The Tennessee Wildlife Resources Agency has not updated the state’s endangered species list in 16 years, although it is required to do so every two years according to state law.

That was one of several findings in a report just released by the Tennessee State Comptroller’s office.

Every state agency is routinely audited by the comptroller’s office. It is all part of the continuing “checks & balances” we call democracy. It is the job of an auditor to do his or her best to poke into every nook and cranny, trying to reveal cracks and flaws in the system. Whenever their reports are released, they often read like gloom and doom.

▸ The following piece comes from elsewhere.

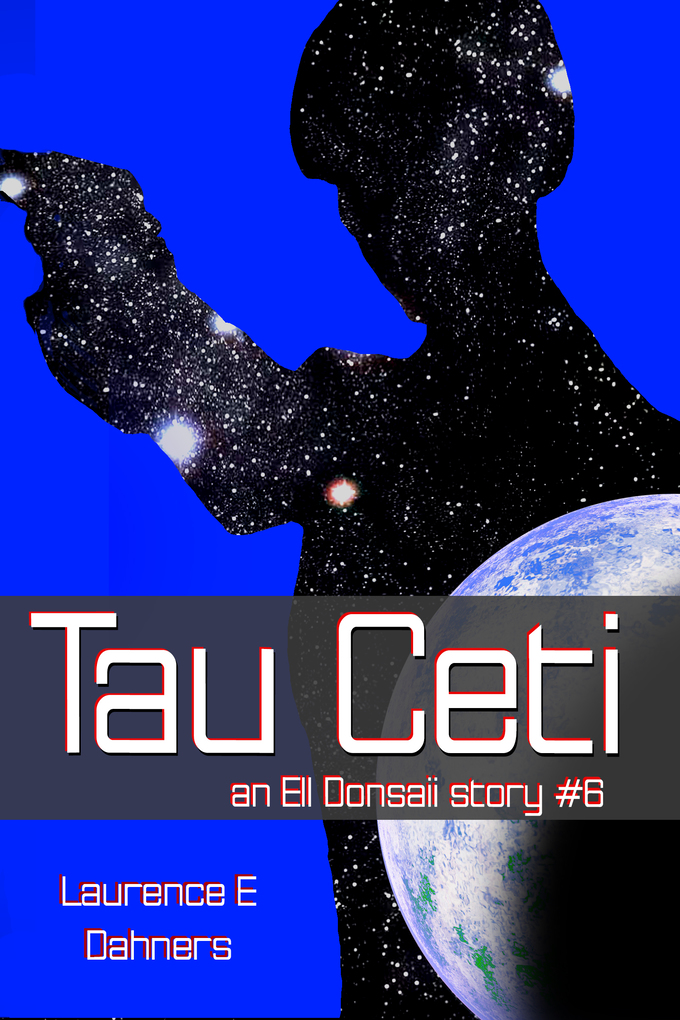 Tau Ceti (an Ell Donsaii story #6) als eBook von Laurence E Dahners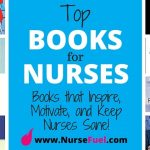 Top Books for Nurses – Books that Inspire, Motivate, and Keep Nurses Sane!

Based on previous TWRA audits I’ve read, however, the Agency fared well this time around.

In 2007 TWRA got lambasted by auditors after, “A wildlife supervisor authorized two workers to take sick days so they could do private work for him.”

In 2009 auditors found that, “TWRA has little oversight and control over cooperative farming contracts, in spite of the fact that state auditors pointed out the same problem in two previous audits, and TWRA officials agreeing that improvements would be made.”

Not mentioned in any other news report I’ve read about the most recent audit to date is that, “The agency has corrected all prior audit findings, including those related to state payment cards, equipment, crop leases, conflicts of interest, and Remote Easy Access Licensing System computer access.”

“Endangered species” is a great catch phrase and any mention of any failure in that regard implies horrific things for our state’s most imperiled wildlife. Read deeper into the comptroller’s audit however and one finds no failure in actually caring for endangered species. Only that it has failed to cut through the federal red tape involved in documenting how it is managing endangered species. In fact the Agency was already aware of the problem had already begun the process of correcting the issue long before auditors showed up.

In concurring with the findings of auditors, TWRA blames at least part of the delay on federal bureaucracy. Agency officials write, “The state [endangered species] plan was rewritten, updated, and gained federal approval in January of this year. The lapse in updating the current list was greatly influenced by the Federal mandate for each state to develop a State Wildlife Action Plan for non-game animals. The plan took two years to develop and had to be approved by the U.S. Fish and Wildlife Service.”

In their audit response they add, “It is important to note that TWRA has developed an aquatic imperiled species hatchery and has successfully reared a number of threatened and endangered species mussels and fish and has returned them to the wild.”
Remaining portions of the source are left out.